LPKA kerja sama dengan Honda
Khusus untuk SMK Istimewa di LPKA Tangerang, mereka bekerja sama dengan Honda untuk menyediakan bengkel khusus di dalam lingkungan LPKA untuk praktik mekanik anak binaan. Oleh karena itu, mereka yang lulus SMK juga mendapatkan sertifikat keterampilan dari Honda. Bahkan, tiga anak binaan yang sudah bebas langsung bisa mendapatkan kesempatan magang di Honda pada awal 2023.
Setiap hari, anak binaan melakukan apel pagi sekitar pukul 06.00 lalu sarapan. Setelah itu, mereka mandi dan berganti seragam sekolah lalu masuk kelas pukul 08.00 sampai 11.00. Sepulang sekolah, mereka yang beragama Islam diwajibkan mengikuti pengajian di balai tengah. Kemudian kegiatan dilanjutkan dengan makan siang bersama.
”Makanya, kami selalu memadatkan kegiatan mereka di sini. Habis sekolah, langsung pengajian, shalat dan makan bersama, kegiatan lagi apel dan sebagainya,” ucapnya.

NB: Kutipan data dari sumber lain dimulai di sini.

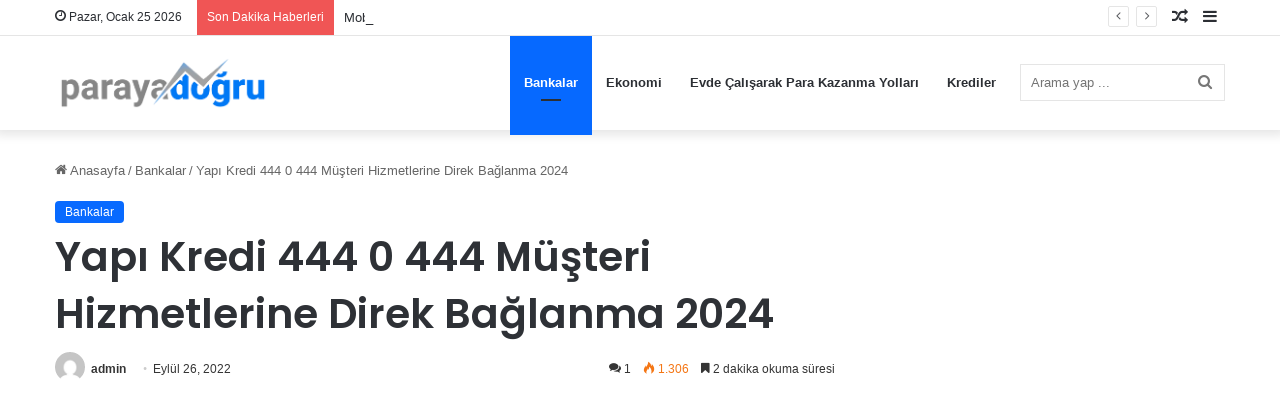

--- FILE ---
content_type: text/html; charset=utf-8
request_url: https://www.google.com/recaptcha/api2/aframe
body_size: 269
content:
<!DOCTYPE HTML><html><head><meta http-equiv="content-type" content="text/html; charset=UTF-8"></head><body><script nonce="l7xS-wWQhbhsMINoXLduLA">/** Anti-fraud and anti-abuse applications only. See google.com/recaptcha */ try{var clients={'sodar':'https://pagead2.googlesyndication.com/pagead/sodar?'};window.addEventListener("message",function(a){try{if(a.source===window.parent){var b=JSON.parse(a.data);var c=clients[b['id']];if(c){var d=document.createElement('img');d.src=c+b['params']+'&rc='+(localStorage.getItem("rc::a")?sessionStorage.getItem("rc::b"):"");window.document.body.appendChild(d);sessionStorage.setItem("rc::e",parseInt(sessionStorage.getItem("rc::e")||0)+1);localStorage.setItem("rc::h",'1769385214095');}}}catch(b){}});window.parent.postMessage("_grecaptcha_ready", "*");}catch(b){}</script></body></html>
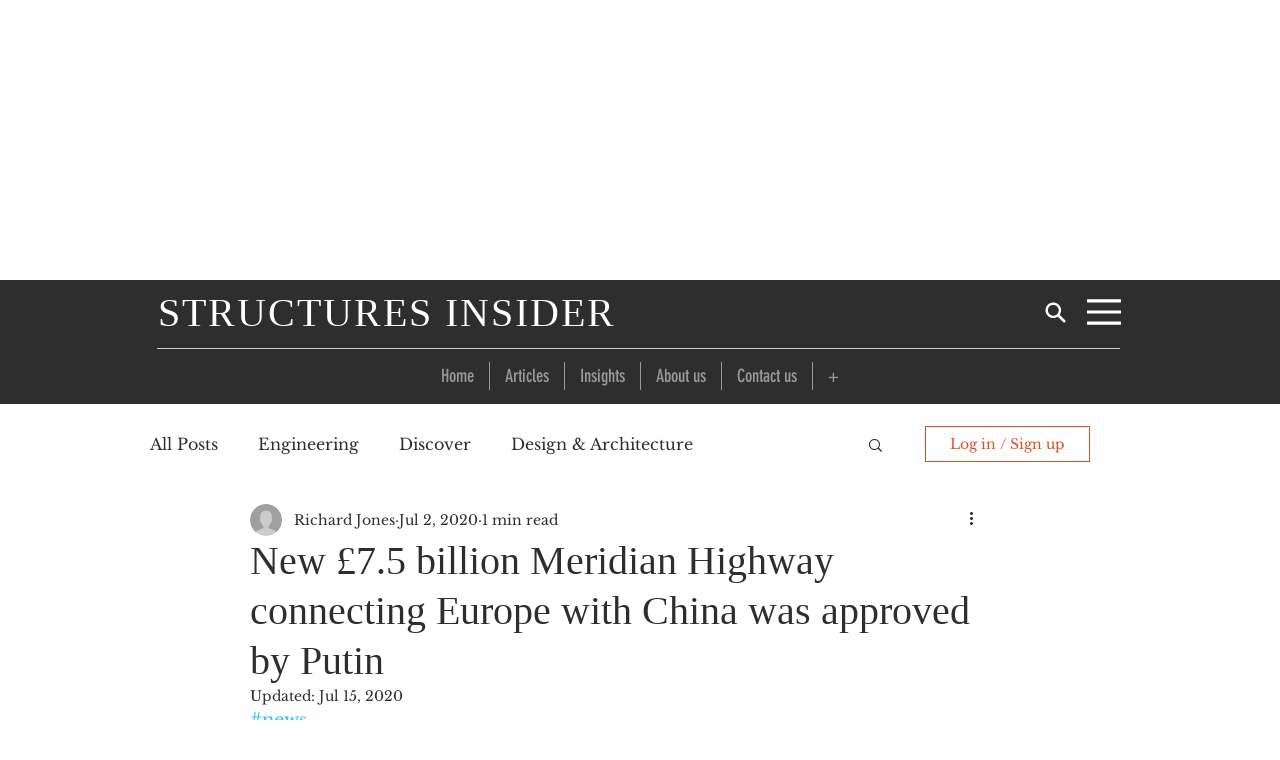

--- FILE ---
content_type: text/html; charset=utf-8
request_url: https://www.google.com/recaptcha/api2/aframe
body_size: 267
content:
<!DOCTYPE HTML><html><head><meta http-equiv="content-type" content="text/html; charset=UTF-8"></head><body><script nonce="ubBguxlP8Jxhmx4B3KE8iA">/** Anti-fraud and anti-abuse applications only. See google.com/recaptcha */ try{var clients={'sodar':'https://pagead2.googlesyndication.com/pagead/sodar?'};window.addEventListener("message",function(a){try{if(a.source===window.parent){var b=JSON.parse(a.data);var c=clients[b['id']];if(c){var d=document.createElement('img');d.src=c+b['params']+'&rc='+(localStorage.getItem("rc::a")?sessionStorage.getItem("rc::b"):"");window.document.body.appendChild(d);sessionStorage.setItem("rc::e",parseInt(sessionStorage.getItem("rc::e")||0)+1);localStorage.setItem("rc::h",'1769359887177');}}}catch(b){}});window.parent.postMessage("_grecaptcha_ready", "*");}catch(b){}</script></body></html>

LPKA Tangerang juga menyediakan klinik kesehatan bagi anak pidana yang dijaga beberapa tenaga kesehatan hingga dokter gigi. Penyakit yang paling sering terjadi di sini adalah penyakit kulit, seperti gejala kudis atau scabies yang bisa langsung diatasi di klinik dengan ketersediaan obat
Dokter klinik kesehatan LPKA Tangerang, Yenita, mengatakan, hal ini disebabkan oleh perbedaan pola hidup anak binaan saat berada di luar dan di dalam. Namun, selama ini belum ada anak yang sakit hingga harus dirujuk ke rumah sakit.
”Obat-obatnya juga berstandar Kementerian Kesehatan, jadi sudah ada farmasinya, tidak ada obat warung. Kami juga memberikan suplemen vitamin bagi mereka,” tutur Yenita.
Salah satu anak pidana, R (18), mengaku nyaman menjalani masa hukuman di sini. Bayangan penjara yang penuh sesak dan seram seperti di film yang ditontonnya pun sirnah ketika masuk LPKA Tangerang. Dia sangat bersyukur masih diberikan kesempatan untuk menata ulang masa depannya.
R divonis tiga tahun karena tawuran yang mengakibatkan korban meninggal dunia. Kini ia bercita-cita ingin menjadi vokalis dan gitaris band, kesehariannya dihabiskan dengan bermain alat musik.
”Awalnya drop mental saya sejak ditangkap itu, sudah mengecewakan orangtua. Saya menyesal, tetapi harus melihat masa depan. Saat masuk sini kaget, ternyata tidak separah yang dibayangkan. Ini lebih seperti pondok pesantren,” kata R.
Walau begitu, LPKA Tangerang mempunyai tantangan karena tidak ada tenaga pengajar yang bersertifikat guru. Hampir semua guru merupakan staf LPKA, beberapa ada pula guru tamu yang diperbantukan dari SMK di sekitar Tangerang. Jumlah tenaga pengajar di sini untuk SD hanya 7 orang, SMP 10 orang, dan SMK 25 orang, tetapi tidak bersertifikat guru.
Selain itu, LPKA Tangerang juga belum memiliki psikolog anak untuk mengembangkan potensi anak dan memberikan pendampingan selama menjadi warga binaan. Psikolog ini penting karena kondisi psikologi seorang anak yang berkonflik dengan hukum pasti memiliki suatu gangguan atau masalah. Dengan adanya psikolog, mental mereka bisa diperbaiki agar tidak mengulangi kesalahan yang sama di masa depan.